Arikana Chihombori: Well let me start by correcting your statement – I have never tried to take over a farm, period. I have an offer letter, this application for land was put in over seven years ago and like I said to you at one point the initial offer letter also turned out to be a double allocation which was fine by me because the acreage was a little larger than I thought my sister could handle. It wasn’t until over a year ago that another offer letter was given and again I never had the opportunity to view any land. The same was true with the first property, I’d never seen it before, the land was allocated, it was vacant and my assumption was, when the second offer letter came with 60 hectares, I felt comfortable that my sister could work a smaller plot and I’d never seen it before. I never was given a choice to choose so I assumed it was another available land just like the previous one was. So I’ve never tried to take any land, I only have an offer letter, plain and simple. So I did not choose whether it was going to be Chegutu or Mutare or anywhere, I had no choice. I don’t even know why this particular plot was offered to me, an offer letter is all I have.

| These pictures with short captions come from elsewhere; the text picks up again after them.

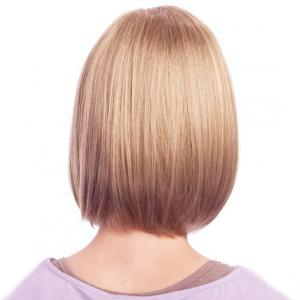 Women's Neat Bang Medium Human Hair Wig -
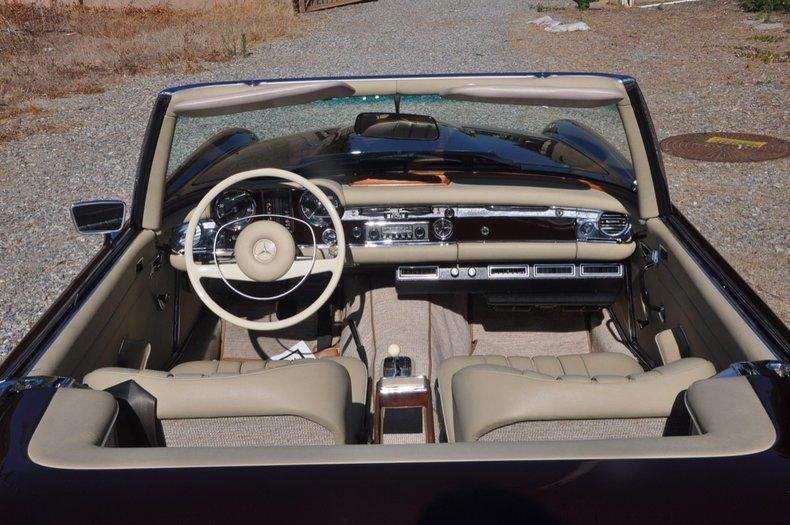 1967 mercedes benz 250sl european collectibles for 76 2306 3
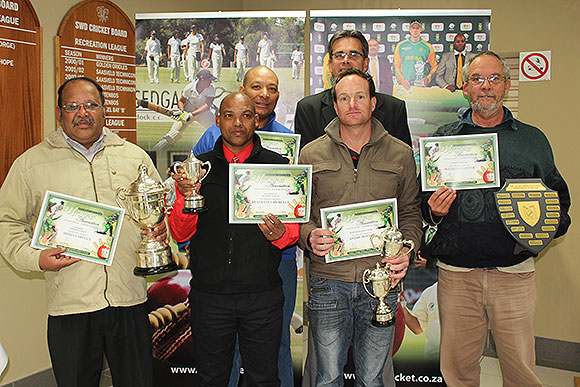SWD Cricket - Awards for SWD Cricket Umpires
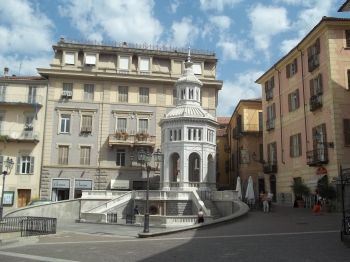 piazza Bollente - I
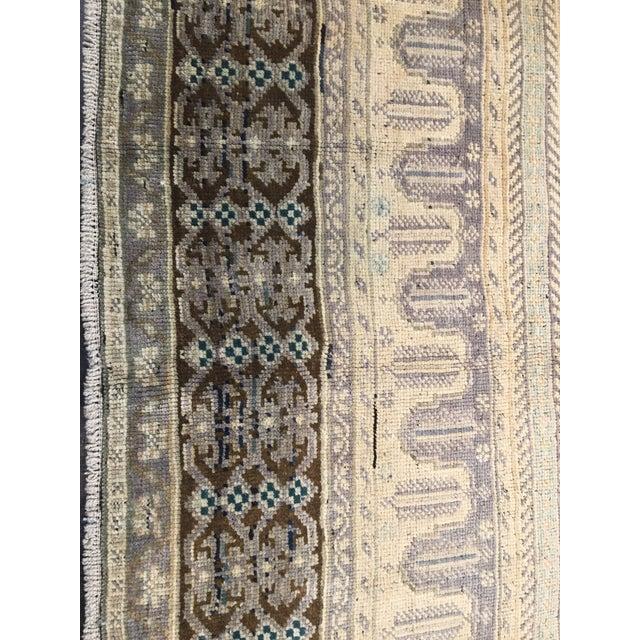 "Vintage Bellwether Rugs Turkish Oushak Rug - 5'6""x9'11"" - Image 4 of 9"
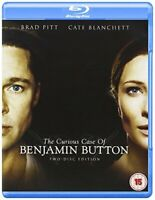 The Curious Case Of Benjamin Button [Blu-ray] [2009] [Region Free] [DVD]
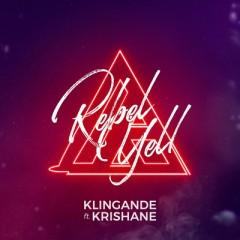 Rebel Yell - Klingande & Krishane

VG: OK, you are an American citizen and I understand you have a large medical practice in the US where you have lived for the last 30 years, so how do you qualify for an offer letter?

AC: When I applied, if I remember correctly, I had to also be qualified in terms of my ability to operate a farm, financially that is and my assumption was they felt comfortable that I would be able to support a farm financially. But this was over seven years ago, it’s probably getting close to eight, nine years ago, I can’t tell you exactly when I put in the application but I felt that it was because financially I could support a farm.

VG: I spoke to the Cremers and they said your sister first came to their farm with an offer letter that was dated 2007 and then later on one that was dated December 2008, so does this mean you were given three offer letters?

AC: Like I said, my sister has my power of attorney, of course you can only get one offer letter. The first offer letter was the one that was the double allocation and I’m told the DA was asked to straighten that situation. It was my assumption that I was going to be allocated a smaller portion of the original offer but to my surprise, a totally different farm was offered other than the one that was originally offered which I thought was simply going to be sub-divided and I would be allocated a smaller portion of that original offer, but that did not happen.

VG: On the issue of your status, I am presuming that you have dual citizenship, an American citizenship and a Zimbabwean citizenship?

AC: Well when I put in the initial application I was still a permanent resident in the US, I have subsequently become a citizen.
VG: But in Zimbabwe, dual citizenship is not allowed.

AC: To be honest with you, it really did not matter as far as I was concerned, my sister was going to work the land but secondly it is my understanding that we are now allowed, dual citizenship is now allowed in Zimbabwe.

VG: John, what are your thoughts on this?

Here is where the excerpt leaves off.